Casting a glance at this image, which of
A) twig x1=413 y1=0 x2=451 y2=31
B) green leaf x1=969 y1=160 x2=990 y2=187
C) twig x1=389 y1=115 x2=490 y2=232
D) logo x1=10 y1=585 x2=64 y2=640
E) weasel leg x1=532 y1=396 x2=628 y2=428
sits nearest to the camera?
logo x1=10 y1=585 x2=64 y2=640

•••

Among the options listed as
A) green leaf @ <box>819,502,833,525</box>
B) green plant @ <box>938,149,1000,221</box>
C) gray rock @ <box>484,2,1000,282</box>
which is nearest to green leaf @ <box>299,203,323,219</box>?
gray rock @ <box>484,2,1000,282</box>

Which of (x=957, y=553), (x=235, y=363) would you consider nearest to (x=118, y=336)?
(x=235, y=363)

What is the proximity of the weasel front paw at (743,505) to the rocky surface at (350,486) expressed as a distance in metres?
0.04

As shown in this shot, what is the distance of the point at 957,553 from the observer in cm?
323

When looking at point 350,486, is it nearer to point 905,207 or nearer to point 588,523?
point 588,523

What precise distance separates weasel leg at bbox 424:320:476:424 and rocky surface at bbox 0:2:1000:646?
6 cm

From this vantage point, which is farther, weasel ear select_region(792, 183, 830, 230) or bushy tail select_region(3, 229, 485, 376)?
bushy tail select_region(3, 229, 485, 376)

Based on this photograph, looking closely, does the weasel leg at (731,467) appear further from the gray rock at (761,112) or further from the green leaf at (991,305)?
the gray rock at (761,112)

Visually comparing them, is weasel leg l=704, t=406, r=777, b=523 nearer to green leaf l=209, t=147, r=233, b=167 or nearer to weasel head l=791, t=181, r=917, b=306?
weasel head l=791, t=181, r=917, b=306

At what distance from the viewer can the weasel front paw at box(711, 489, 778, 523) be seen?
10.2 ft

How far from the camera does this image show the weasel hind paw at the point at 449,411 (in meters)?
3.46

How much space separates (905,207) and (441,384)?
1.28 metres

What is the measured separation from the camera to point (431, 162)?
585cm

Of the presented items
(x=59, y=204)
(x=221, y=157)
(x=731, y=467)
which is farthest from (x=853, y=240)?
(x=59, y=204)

•••

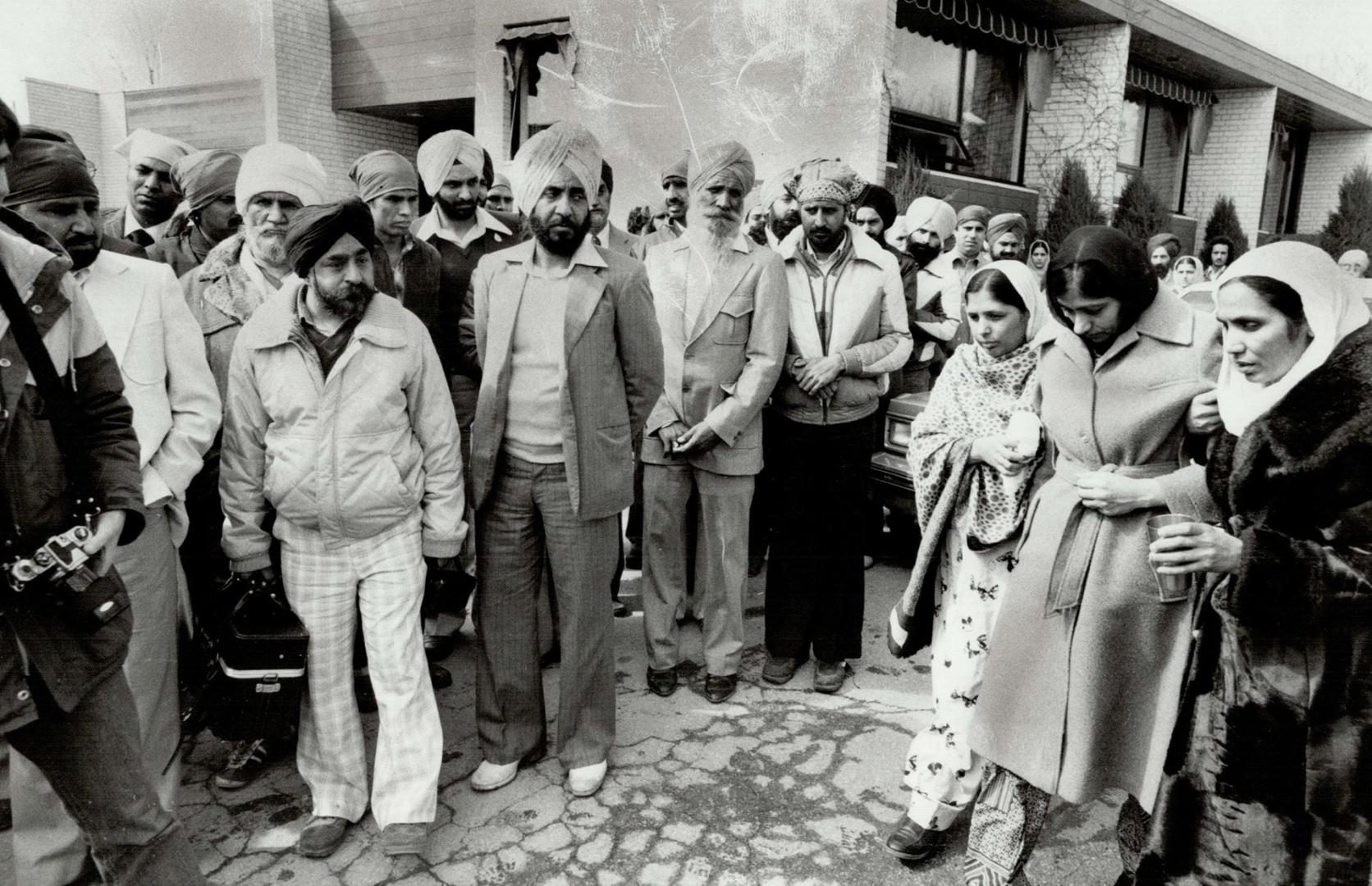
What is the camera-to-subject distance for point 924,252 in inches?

•••

▸ **STATED GOAL**
Gather every line of the data above that contains the word "separates".

▸ **EXPECTED ANSWER**
What precise distance separates weasel leg at bbox 424:320:476:424 and rocky surface at bbox 0:2:1000:646?
How much space separates (905,207) and (441,384)?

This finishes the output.